[Opening RECORDS PROVIDED section]

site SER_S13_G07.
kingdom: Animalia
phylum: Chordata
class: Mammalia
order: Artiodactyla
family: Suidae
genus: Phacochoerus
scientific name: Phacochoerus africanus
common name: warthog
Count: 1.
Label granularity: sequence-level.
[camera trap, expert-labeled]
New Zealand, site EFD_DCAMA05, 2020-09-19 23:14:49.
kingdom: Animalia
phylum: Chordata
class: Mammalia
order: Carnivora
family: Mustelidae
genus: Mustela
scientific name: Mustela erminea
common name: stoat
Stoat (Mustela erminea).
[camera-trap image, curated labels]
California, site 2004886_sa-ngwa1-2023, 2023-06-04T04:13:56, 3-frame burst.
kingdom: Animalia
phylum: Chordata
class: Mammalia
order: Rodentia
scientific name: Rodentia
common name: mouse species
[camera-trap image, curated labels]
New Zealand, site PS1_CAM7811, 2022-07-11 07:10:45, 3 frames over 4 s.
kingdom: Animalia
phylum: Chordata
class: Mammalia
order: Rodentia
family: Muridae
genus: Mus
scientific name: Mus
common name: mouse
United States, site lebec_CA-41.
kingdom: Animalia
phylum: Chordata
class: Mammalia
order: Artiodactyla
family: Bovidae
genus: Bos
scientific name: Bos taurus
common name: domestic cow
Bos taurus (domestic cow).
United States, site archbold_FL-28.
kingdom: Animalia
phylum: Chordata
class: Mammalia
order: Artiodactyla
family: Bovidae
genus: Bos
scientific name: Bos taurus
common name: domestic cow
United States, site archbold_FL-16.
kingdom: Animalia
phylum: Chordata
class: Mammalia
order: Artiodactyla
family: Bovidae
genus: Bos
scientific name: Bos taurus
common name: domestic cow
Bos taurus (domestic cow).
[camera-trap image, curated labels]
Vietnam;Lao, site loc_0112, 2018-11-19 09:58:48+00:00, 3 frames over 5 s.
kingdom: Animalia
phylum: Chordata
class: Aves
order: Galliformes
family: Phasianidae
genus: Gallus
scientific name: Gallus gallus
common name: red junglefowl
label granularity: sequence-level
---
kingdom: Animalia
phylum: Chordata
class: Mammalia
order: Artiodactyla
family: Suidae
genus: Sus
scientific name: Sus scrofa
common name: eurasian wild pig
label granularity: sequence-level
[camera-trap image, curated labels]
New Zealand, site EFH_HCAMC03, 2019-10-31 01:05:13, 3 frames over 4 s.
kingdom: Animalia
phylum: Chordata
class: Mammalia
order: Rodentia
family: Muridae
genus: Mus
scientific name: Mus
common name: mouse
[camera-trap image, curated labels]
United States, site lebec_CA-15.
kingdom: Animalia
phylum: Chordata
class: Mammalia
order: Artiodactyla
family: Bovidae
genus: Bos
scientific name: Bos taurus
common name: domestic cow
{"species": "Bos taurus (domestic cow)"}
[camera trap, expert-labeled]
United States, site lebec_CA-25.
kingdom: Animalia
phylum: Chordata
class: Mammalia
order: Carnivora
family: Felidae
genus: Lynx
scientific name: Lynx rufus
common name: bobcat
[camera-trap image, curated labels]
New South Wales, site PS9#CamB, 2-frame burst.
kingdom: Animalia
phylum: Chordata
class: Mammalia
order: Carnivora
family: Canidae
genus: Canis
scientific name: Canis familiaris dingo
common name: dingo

[Closing RECORDS PROVIDED section]

Find the word "States" in the records. Copy every line it appears in.

United States, site lebec_CA-41.
United States, site archbold_FL-28.
United States, site archbold_FL-16.
United States, site lebec_CA-15.
United States, site lebec_CA-25.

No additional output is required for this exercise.